Objective 1. In the forum thread, where does the writer who recently saw a repeat of "the year punk broke" live?
Objective 2. Do these statements agree with the forum thread? (a) Julio Desouza's post is dated Tuesday, 21 January 2003. (b) The writer saw "the year punk broke" in a cinema. (c) The writer calls Murray Street a loaded title for the album.

Document passage.

I'm at work right now but i'll come back to this later.
― Julio Desouza (jdesouza), Tuesday, 21 January 2003 10:52 (twenty-two years ago)
― James Blount (James Blount), Tuesday, 21 January 2003 20:51 (twenty-two years ago)
catholic block, chapel hill, cool thing, candle, all political songs ?and total crash had lyrics that reflected on the merits of the trade-offs their music made to the heavy rock sound and "headspace"
it intrigues me that they are still seen as important worldwide when a lot of their music has that american inward looking obsession in its own culure -- yet here's a world event, and Murray Street is circumstantially a loaded title for this album, putting what happened in washington and nyc squarely on the agenda i would have thought, and we're not listening to the lyrics ?
here in semi-rural new zealand we saw a repeat of "the year punk broke" on tv recently, and watching thurston rapping away made me cringe just as much as it did when i first saw it (ten years earlier ?) -- his concession that they were "brat" rockers still left an uncomfortable taste in the mouth, given that you could not say that the audiences at that tour were in the least bit interested in the politics of their own county, let alone the world (i'm assuming this from the lack of lyrical content in this special new punk rock breaking and on display, and from the amount of respect audience members appeared to be showing each other) -- you could not compare these audiences to the well-meaning if naive audience at woodstock, or could you ? (americans, tell me it wasn't as bad as it looked)

Records shown.
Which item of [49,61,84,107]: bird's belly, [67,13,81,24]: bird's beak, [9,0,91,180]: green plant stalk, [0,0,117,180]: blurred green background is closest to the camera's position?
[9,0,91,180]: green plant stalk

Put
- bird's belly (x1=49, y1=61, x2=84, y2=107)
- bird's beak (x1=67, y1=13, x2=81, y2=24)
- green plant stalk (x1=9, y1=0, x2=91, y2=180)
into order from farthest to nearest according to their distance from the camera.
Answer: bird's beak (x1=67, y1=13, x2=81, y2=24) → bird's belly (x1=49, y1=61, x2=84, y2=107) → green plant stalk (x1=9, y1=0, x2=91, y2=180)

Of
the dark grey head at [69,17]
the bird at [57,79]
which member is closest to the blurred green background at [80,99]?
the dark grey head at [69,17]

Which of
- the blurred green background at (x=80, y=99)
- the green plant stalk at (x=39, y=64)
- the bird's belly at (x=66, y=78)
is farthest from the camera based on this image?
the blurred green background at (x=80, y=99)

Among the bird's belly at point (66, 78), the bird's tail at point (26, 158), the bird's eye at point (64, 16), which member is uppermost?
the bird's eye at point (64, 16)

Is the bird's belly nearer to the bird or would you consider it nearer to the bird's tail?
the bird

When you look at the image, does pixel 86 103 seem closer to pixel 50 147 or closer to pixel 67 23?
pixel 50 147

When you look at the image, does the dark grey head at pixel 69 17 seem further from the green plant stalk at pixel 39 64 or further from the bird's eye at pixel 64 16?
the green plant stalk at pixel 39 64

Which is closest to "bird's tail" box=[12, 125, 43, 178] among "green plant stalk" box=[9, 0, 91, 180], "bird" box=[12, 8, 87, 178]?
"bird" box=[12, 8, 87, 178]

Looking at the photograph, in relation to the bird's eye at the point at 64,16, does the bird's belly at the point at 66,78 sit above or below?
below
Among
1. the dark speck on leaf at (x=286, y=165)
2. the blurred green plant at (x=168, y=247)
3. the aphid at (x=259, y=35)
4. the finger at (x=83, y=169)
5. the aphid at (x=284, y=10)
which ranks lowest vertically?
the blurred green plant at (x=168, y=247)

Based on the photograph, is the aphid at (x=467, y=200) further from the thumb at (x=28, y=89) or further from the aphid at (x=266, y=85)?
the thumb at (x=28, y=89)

==

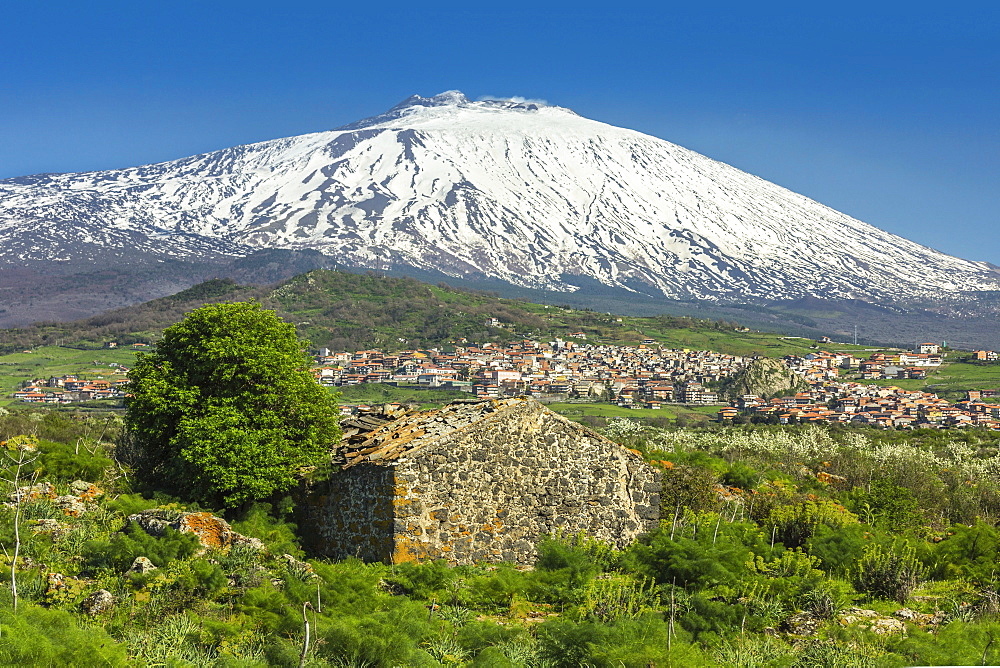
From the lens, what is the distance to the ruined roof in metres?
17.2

Full answer 1. Semi-rural New Zealand.

Full answer 2.
(a) Yes: "Julio Desouza (jdesouza), Tuesday, 21 January 2003 10:52"
(b) No: "we saw a repeat of "the year punk broke" on tv recently"
(c) Yes: "Murray Street is circumstantially a loaded title for this album"